• **EXERCISE BRIEF**: Repeat the whole of the data, keeping every detail the same.

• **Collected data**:
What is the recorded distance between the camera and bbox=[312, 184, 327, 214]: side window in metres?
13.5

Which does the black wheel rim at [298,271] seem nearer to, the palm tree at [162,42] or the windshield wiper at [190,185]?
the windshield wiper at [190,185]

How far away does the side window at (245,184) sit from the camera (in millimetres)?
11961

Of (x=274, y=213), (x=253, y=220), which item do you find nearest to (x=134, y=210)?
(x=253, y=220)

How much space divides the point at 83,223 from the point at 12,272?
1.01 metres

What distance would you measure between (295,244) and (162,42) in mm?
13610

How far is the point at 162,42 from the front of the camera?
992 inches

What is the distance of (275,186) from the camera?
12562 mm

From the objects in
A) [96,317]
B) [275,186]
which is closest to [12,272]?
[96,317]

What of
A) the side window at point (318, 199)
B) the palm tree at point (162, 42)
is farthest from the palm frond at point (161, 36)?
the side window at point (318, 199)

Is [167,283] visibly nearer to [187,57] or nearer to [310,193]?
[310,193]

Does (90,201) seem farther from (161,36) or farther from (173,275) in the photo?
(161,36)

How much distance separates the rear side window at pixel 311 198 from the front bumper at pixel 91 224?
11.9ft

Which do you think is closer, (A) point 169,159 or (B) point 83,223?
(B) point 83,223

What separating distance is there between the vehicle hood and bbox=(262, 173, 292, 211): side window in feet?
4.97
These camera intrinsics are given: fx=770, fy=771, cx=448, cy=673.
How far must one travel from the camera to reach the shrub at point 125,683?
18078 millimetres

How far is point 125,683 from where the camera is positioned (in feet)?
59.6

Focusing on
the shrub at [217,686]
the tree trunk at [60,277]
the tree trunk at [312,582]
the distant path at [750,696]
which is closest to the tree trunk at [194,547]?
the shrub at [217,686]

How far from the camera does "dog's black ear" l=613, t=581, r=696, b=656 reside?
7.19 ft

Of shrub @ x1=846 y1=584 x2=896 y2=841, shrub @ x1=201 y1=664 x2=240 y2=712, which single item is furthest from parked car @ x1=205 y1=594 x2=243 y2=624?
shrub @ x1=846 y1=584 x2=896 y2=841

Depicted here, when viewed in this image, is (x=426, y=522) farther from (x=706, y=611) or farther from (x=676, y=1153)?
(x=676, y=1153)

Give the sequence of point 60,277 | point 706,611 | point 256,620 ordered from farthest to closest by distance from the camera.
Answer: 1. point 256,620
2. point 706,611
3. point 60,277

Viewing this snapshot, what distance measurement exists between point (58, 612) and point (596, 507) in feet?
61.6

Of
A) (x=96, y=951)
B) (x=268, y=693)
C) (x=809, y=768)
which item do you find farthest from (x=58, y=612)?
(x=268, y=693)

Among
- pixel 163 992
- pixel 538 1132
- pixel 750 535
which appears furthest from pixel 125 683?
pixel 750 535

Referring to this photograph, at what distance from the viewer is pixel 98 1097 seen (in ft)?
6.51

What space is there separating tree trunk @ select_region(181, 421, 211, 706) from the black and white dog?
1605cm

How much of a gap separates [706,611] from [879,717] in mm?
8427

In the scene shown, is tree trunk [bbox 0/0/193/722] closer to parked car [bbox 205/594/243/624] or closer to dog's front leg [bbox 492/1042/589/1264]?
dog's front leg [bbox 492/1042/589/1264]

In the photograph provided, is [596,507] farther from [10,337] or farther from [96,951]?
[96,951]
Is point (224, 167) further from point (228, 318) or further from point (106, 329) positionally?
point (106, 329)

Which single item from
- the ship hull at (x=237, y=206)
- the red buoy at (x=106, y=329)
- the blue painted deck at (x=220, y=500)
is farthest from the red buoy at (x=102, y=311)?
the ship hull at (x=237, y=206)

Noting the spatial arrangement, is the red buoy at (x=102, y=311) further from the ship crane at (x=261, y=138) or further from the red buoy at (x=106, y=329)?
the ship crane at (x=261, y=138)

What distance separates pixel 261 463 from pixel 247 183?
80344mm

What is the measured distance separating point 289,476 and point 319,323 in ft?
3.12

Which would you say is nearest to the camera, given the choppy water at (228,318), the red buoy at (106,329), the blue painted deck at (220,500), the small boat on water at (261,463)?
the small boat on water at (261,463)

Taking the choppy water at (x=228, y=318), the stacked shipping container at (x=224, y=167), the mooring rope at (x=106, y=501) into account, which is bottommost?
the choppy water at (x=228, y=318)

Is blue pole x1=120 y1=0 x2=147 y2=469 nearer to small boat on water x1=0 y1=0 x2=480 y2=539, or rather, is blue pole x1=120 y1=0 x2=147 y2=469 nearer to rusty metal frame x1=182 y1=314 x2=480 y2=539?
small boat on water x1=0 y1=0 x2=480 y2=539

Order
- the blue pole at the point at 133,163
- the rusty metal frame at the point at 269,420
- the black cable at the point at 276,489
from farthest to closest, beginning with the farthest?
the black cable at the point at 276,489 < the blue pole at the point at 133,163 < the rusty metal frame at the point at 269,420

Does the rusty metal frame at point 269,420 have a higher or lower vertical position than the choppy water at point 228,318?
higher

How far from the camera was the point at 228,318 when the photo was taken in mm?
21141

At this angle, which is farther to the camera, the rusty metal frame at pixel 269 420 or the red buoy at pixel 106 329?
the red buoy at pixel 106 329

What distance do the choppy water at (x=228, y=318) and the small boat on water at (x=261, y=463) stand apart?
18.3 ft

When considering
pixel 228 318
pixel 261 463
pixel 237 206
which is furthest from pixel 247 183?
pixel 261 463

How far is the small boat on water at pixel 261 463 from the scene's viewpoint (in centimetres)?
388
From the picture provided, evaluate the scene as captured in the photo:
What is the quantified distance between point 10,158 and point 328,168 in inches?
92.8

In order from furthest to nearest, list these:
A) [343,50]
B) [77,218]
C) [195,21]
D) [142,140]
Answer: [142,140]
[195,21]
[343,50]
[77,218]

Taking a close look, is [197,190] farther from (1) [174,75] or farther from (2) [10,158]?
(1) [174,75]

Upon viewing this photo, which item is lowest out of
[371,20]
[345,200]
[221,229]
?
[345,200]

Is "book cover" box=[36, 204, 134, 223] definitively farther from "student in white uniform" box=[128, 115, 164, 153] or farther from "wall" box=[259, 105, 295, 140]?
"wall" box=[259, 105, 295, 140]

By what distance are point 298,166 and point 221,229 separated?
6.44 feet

• **TASK ANSWER**:
What is the recorded distance between the camera and bbox=[312, 184, 327, 214]: side window in metres?
13.5

Which does the black wheel rim at [298,271] seem nearer to, the palm tree at [162,42] or the windshield wiper at [190,185]?
the windshield wiper at [190,185]

How far away does the side window at (245,184) sit from the camera (in millimetres)?
11961

Of (x=274, y=213), (x=253, y=220), which item do you find nearest to (x=134, y=210)?
(x=253, y=220)

How much space divides the point at 83,223 from the point at 12,272?
1.01 metres

What distance would you measure between (295,244) and (162,42) in mm?
13610

How far is the point at 162,42 from the front of the camera?
992 inches

What is the distance of (275,186) from the camera?
12562 mm

From the objects in
A) [96,317]
B) [275,186]
which is closest to [12,272]?
[96,317]

What of
A) the side window at point (318, 199)
B) the palm tree at point (162, 42)
is farthest from the palm frond at point (161, 36)?
the side window at point (318, 199)

Is [167,283] visibly nearer to [187,57] or nearer to [310,193]?
[310,193]

Does (90,201) seem farther from (161,36) or farther from (173,275) in the photo?
(161,36)

How much distance separates the rear side window at pixel 311 198 from the front bumper at pixel 91 224?
11.9ft

Which do you think is closer, (A) point 169,159 or (B) point 83,223?
(B) point 83,223

What separating distance is there between the vehicle hood and bbox=(262, 173, 292, 211): side window in feet?
4.97
These camera intrinsics are given: fx=770, fy=771, cx=448, cy=673.
How far must one travel from the camera to reach the shrub at point 125,683?
18078 millimetres

How far is point 125,683 from where the camera is positioned (in feet)?
59.6

Focusing on
the shrub at [217,686]
the tree trunk at [60,277]
the tree trunk at [312,582]
the distant path at [750,696]
which is closest to the tree trunk at [194,547]?
the shrub at [217,686]

How far from the camera does "dog's black ear" l=613, t=581, r=696, b=656 reside?
7.19 ft

Of shrub @ x1=846 y1=584 x2=896 y2=841, shrub @ x1=201 y1=664 x2=240 y2=712, which single item is furthest from parked car @ x1=205 y1=594 x2=243 y2=624?
shrub @ x1=846 y1=584 x2=896 y2=841

Depicted here, when viewed in this image, is (x=426, y=522) farther from (x=706, y=611) or farther from (x=676, y=1153)?
(x=676, y=1153)

Give the sequence of point 60,277 | point 706,611 | point 256,620 ordered from farthest to closest by distance from the camera.
Answer: 1. point 256,620
2. point 706,611
3. point 60,277

Viewing this snapshot, what distance measurement exists between point (58, 612) and point (596, 507) in feet?
61.6

Of
A) (x=96, y=951)
B) (x=268, y=693)
C) (x=809, y=768)
which item do you find farthest from (x=58, y=612)?
(x=268, y=693)

Among
- pixel 163 992
- pixel 538 1132
- pixel 750 535
which appears furthest from pixel 125 683?
pixel 750 535

Referring to this photograph, at what distance from the viewer is pixel 98 1097 seen (in ft)?
6.51

What space is there separating tree trunk @ select_region(181, 421, 211, 706) from the black and white dog?
1605cm

How much of a gap separates [706,611] from [879,717] in mm?
8427

In the scene shown, is tree trunk [bbox 0/0/193/722] closer to parked car [bbox 205/594/243/624] or closer to dog's front leg [bbox 492/1042/589/1264]?
dog's front leg [bbox 492/1042/589/1264]

In the photograph provided, is [596,507] farther from [10,337] or farther from [96,951]?
[96,951]
Is point (224, 167) further from point (228, 318) or further from point (106, 329) positionally?
point (106, 329)

Which single item from
- the ship hull at (x=237, y=206)
- the red buoy at (x=106, y=329)
- the blue painted deck at (x=220, y=500)
is farthest from the red buoy at (x=102, y=311)?
the ship hull at (x=237, y=206)

Noting the spatial arrangement, is the red buoy at (x=102, y=311) further from the ship crane at (x=261, y=138) or further from the red buoy at (x=106, y=329)?
the ship crane at (x=261, y=138)

What distance separates pixel 261 463 from pixel 247 183?
80344mm

What is the measured distance separating point 289,476 and point 319,323 in ft?
3.12

Which would you say is nearest to the camera, given the choppy water at (228,318), the red buoy at (106,329), the blue painted deck at (220,500), the small boat on water at (261,463)?
the small boat on water at (261,463)

Taking the choppy water at (x=228, y=318), the stacked shipping container at (x=224, y=167), the mooring rope at (x=106, y=501) into account, which is bottommost?
the choppy water at (x=228, y=318)

Is blue pole x1=120 y1=0 x2=147 y2=469 nearer to small boat on water x1=0 y1=0 x2=480 y2=539, or rather, is blue pole x1=120 y1=0 x2=147 y2=469 nearer to rusty metal frame x1=182 y1=314 x2=480 y2=539?
small boat on water x1=0 y1=0 x2=480 y2=539

Order
- the blue pole at the point at 133,163
- the rusty metal frame at the point at 269,420
- the black cable at the point at 276,489
from farthest to closest, beginning with the farthest?
the black cable at the point at 276,489 < the blue pole at the point at 133,163 < the rusty metal frame at the point at 269,420

Does the rusty metal frame at point 269,420 have a higher or lower vertical position than the choppy water at point 228,318?
higher

How far from the camera was the point at 228,318 when the photo was taken in mm?
21141

At this angle, which is farther to the camera, the rusty metal frame at pixel 269 420 or the red buoy at pixel 106 329?
the red buoy at pixel 106 329

What distance do the choppy water at (x=228, y=318) and the small boat on water at (x=261, y=463) stand apart?
18.3 ft

When considering
pixel 228 318
pixel 261 463
pixel 237 206
which is furthest from pixel 247 183?
pixel 261 463

How far is the small boat on water at pixel 261 463 from the scene's viewpoint (in centimetres)?
388
From the picture provided, evaluate the scene as captured in the photo:
What is the quantified distance between point 10,158 and point 328,168 in inches?
92.8

In order from furthest to nearest, list these:
A) [343,50]
B) [77,218]
C) [195,21]
D) [142,140]
Answer: [142,140]
[195,21]
[343,50]
[77,218]

Taking a close look, is [197,190] farther from (1) [174,75] or farther from (2) [10,158]?
(1) [174,75]

Upon viewing this photo, which item is lowest out of
[371,20]
[345,200]
[221,229]
?
[345,200]

Is "book cover" box=[36, 204, 134, 223] definitively farther from "student in white uniform" box=[128, 115, 164, 153] or farther from "wall" box=[259, 105, 295, 140]?
"wall" box=[259, 105, 295, 140]

By what distance are point 298,166 and point 221,229 separated?
6.44 feet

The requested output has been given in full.